1. Un moment historiquement favorable

De la même façon, la France et l’Allemagne à l’échelle de l’Europe constituent un espace pacifié. Ainsi, si les raisons de l’emploi des armées peuvent être discutables et condamnables, c’est la finalité d’une armée qui pose la question profonde en matière de définition. Le général Bachelet le rappelle : « Remarquons à ce stade, le caractère pervers d’une conception manichéenne de la force qui prévaut souvent aujourd’hui, notamment outre-Atlantique : l’action militaire se placerait dans l’alternative entre une action quasi-désarmée, dans le cadre « d’opérations de paix » qui seraient le fait de l’ONU, et une action nécessairement paroxysmique qui serait la guerre, la vraie, inexpiable, efficiente et dévastatrice, fût-elle réputée désormais chirurgicale. Or, dans un cas comme dans l’autre, on trahit la cause même que l’on veut défendre, dans le premier par défaut, dans le second par excès. Clairement, on a là l’expression contemporaine de la logique de guerre totale qui est celle du XXe siècle, en rupture avec l’héritage des siècles précédents.

Section des données:
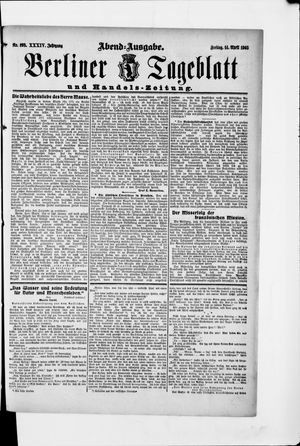 Berliner Tageblatt und Handels-Zeitung vom 14.04.1905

Tâche à réaliser: Selon l'extrait, pourquoi le général Bachelet juge-t-il perverse la conception qui enferme l'action militaire dans l'alternative entre opérations de paix quasi désarmées et guerre paroxysmique ? Expliquez-le en une à trois phrases.

Tâche réalisée: Pour le général Bachelet, les deux termes de cette alternative trahissent la cause même que l'on veut défendre. L'action quasi désarmée des « opérations de paix » la trahit par défaut, et la guerre paroxysmique la trahit par excès.